Here's a look at the updated American standings, with the top eight after the PGA qualifying automatically and captain Jim Furyk adding four picks in September:
1. Brooks Koepka
2. Dustin Johnson
3. Patrick Reed
4. Justin Thomas
5. Bubba Watson
6. Jordan Spieth
7. Rickie Fowler
8. Webb Simpson
9. Bryson DeChambeau
10. Phil Mickelson
11. Xander Schauffele
12. Matt Kuchar
13. Kevin Kisner
14. Tony Finau
15. Brian Harman
On the European side, Molinari was already in position to qualify automatically but is now assured of a spot on Thomas Bjorn's roster this fall. Fellow major champs Justin Rose and Rory McIlroy also solidified their footing with runner-up performances.
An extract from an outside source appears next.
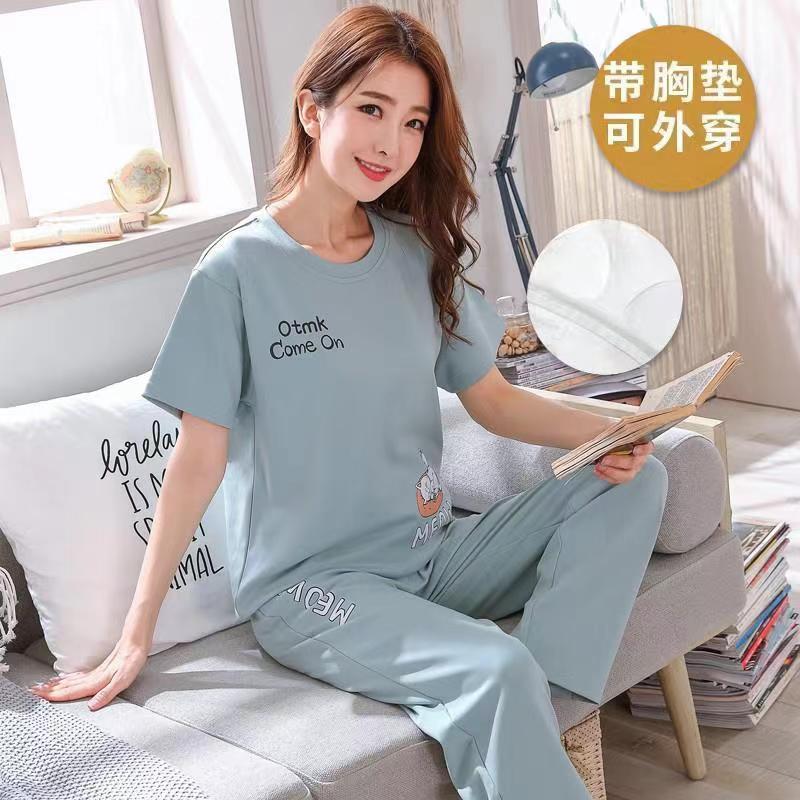 带胸垫睡衣短袖夏季套装女士长裤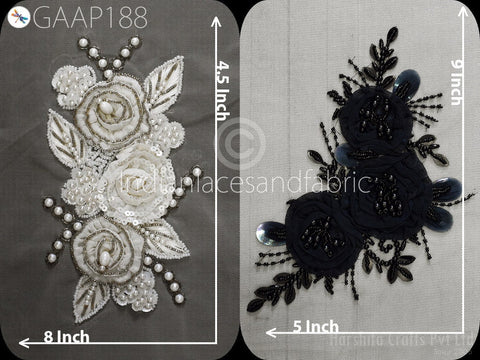 Beaded Floral Applique: Handmade Embroidered Patch, Wedding Costume Decor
Here's a look at how things look for the Europeans, with the top four from each list after the PGA Championship qualifying automatically:
1. Francesco Molinari
2. Justin Rose
3. Tyrrell Hatton
4. Tommy Fleetwood
1. Jon Rahm
2. Alex Noren
3. Rory McIlroy
4. Paul Casey
Weather extends Barbasol to Monday finish
NICHOLASVILLE, Ky. - A thunderstorm has suspended the fourth round of the PGA Tour's Barbasol Championship until Monday morning.
Sunday's third stoppage of play at Champions Trace at Keene Trace Golf Club came with the four leaders - Hunter Mahan, Robert Streb, Tom Lovelady and Troy Merritt at 18 under par - and four other contenders waiting to begin the round.
The tournament will resume at 7:30 a.m. on Monday. Lightning caused one delay, and play was stopped earlier in the afternoon to clear water that accumulated on the course following a morning of steady and sometimes-heavy rain.
Inclement weather has plagued the tournament throughout the weekend. The second round was completed Saturday morning after being suspended by thunderstorms late Friday afternoon.
The resumption will mark the PGA Tour's second Monday finish this season. Jason Day won the Farmers Insurance Open in January after darkness delayed the sixth playoff hole, and he needed just 13 minutes to claim the victory.